Spatial question entries:
^^^^^^^^^^^^^^^^
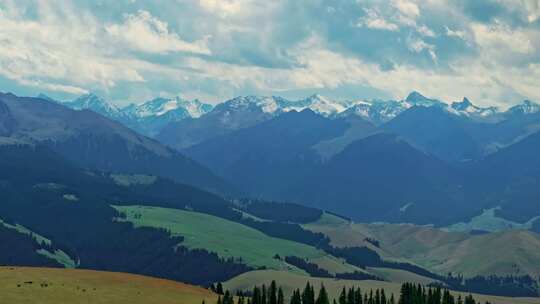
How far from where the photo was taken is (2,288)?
198m

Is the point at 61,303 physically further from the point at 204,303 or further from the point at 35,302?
the point at 204,303

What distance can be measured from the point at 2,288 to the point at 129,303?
2957 cm

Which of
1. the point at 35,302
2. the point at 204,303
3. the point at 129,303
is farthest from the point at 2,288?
the point at 204,303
^^^^^^^^^^^^^^^^
Lay out every line of the items above as a Markdown table with the columns Number and Line, skipping blank lines and leaving the pictures out.

▸ **SOLUTION TO THE EXERCISE**:
| Number | Line |
|---|---|
| 1 | How far from where the photo was taken is (2,288)? |
| 2 | 198m |
| 3 | Is the point at 61,303 physically further from the point at 204,303 or further from the point at 35,302? |
| 4 | the point at 204,303 |
| 5 | What distance can be measured from the point at 2,288 to the point at 129,303? |
| 6 | 2957 cm |
| 7 | Which of |
| 8 | 1. the point at 35,302 |
| 9 | 2. the point at 204,303 |
| 10 | 3. the point at 129,303 |
| 11 | is farthest from the point at 2,288? |
| 12 | the point at 204,303 |